The factory was technologically innovative for the time. The proprietors had acquired the majority of the machinery overseas, including the flour-making equipment, which was purchased from the Norwegian company Myrens Verksted. Similarly, the motors that drove the machinery were acquired the German company MotorenFabrik Deutz AG. The factory operated using vapour generated from two large kettles (dating from 1904), approximately 130 m2 and 120 m2 of heating area. This equipment allowed the rendering of 60–65 tonnes of oil and six tonnes of flour. During the 30 years of operation, the factory in Porto Pim processed 1940 sperm whales and produced enough whale oil to fill 44,000 barrels.

In 1974, accompanying the decline of the whaling industry around the world, the factory closed down its operations, following the adherence of the Portuguese government to international obligations in the anti-whaling movement.

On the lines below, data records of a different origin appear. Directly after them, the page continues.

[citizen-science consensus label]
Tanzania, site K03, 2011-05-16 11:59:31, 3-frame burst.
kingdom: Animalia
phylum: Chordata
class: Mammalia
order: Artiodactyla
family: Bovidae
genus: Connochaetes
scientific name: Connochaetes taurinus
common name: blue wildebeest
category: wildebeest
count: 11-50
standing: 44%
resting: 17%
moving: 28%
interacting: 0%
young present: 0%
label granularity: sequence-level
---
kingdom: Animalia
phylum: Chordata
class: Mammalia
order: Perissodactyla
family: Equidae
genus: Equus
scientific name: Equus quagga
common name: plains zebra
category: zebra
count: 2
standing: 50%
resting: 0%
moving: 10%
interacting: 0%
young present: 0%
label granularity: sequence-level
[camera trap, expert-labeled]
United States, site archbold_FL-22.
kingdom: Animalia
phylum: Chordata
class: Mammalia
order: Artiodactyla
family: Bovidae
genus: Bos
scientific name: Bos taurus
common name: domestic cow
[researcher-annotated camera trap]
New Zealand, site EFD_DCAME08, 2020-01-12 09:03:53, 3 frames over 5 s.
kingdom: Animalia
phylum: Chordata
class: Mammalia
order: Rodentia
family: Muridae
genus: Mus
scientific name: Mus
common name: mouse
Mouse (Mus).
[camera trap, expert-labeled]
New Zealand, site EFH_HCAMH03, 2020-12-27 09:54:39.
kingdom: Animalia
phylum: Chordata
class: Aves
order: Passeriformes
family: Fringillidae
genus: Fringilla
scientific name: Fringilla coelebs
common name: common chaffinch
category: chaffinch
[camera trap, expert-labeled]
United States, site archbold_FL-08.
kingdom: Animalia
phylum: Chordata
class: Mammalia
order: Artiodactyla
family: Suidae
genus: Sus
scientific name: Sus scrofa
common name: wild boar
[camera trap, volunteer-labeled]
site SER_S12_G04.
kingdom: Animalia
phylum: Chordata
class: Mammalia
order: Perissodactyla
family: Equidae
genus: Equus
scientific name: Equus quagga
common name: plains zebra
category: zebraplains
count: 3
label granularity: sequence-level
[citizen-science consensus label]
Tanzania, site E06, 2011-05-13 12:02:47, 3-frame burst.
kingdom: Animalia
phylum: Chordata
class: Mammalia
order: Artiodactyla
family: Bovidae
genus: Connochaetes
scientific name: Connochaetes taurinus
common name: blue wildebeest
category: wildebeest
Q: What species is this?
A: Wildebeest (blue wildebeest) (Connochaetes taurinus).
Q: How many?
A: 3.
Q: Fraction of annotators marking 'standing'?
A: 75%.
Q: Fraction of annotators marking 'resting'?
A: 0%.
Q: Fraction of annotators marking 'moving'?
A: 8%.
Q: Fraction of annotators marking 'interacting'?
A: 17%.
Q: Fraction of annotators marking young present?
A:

It was bought by the Regional Government in 1980 and, in 1984, classified as a Property of Public Interest (IIP). In 2000, after public works to restore the buildings, it was inaugurated during the second Expopescas exposition, to operate as the Centro do Mar, in order to operate as a cultural and scientific interpretative centre. Most of the machinery and equipment were completely restored, and represent a precious marker of traditional practices and socio-cultural influences on the culture of the island. Since 2004, the factory museum has been operated by the OMA Observatório do Mar dos Açores (Azores Ocean Observatory).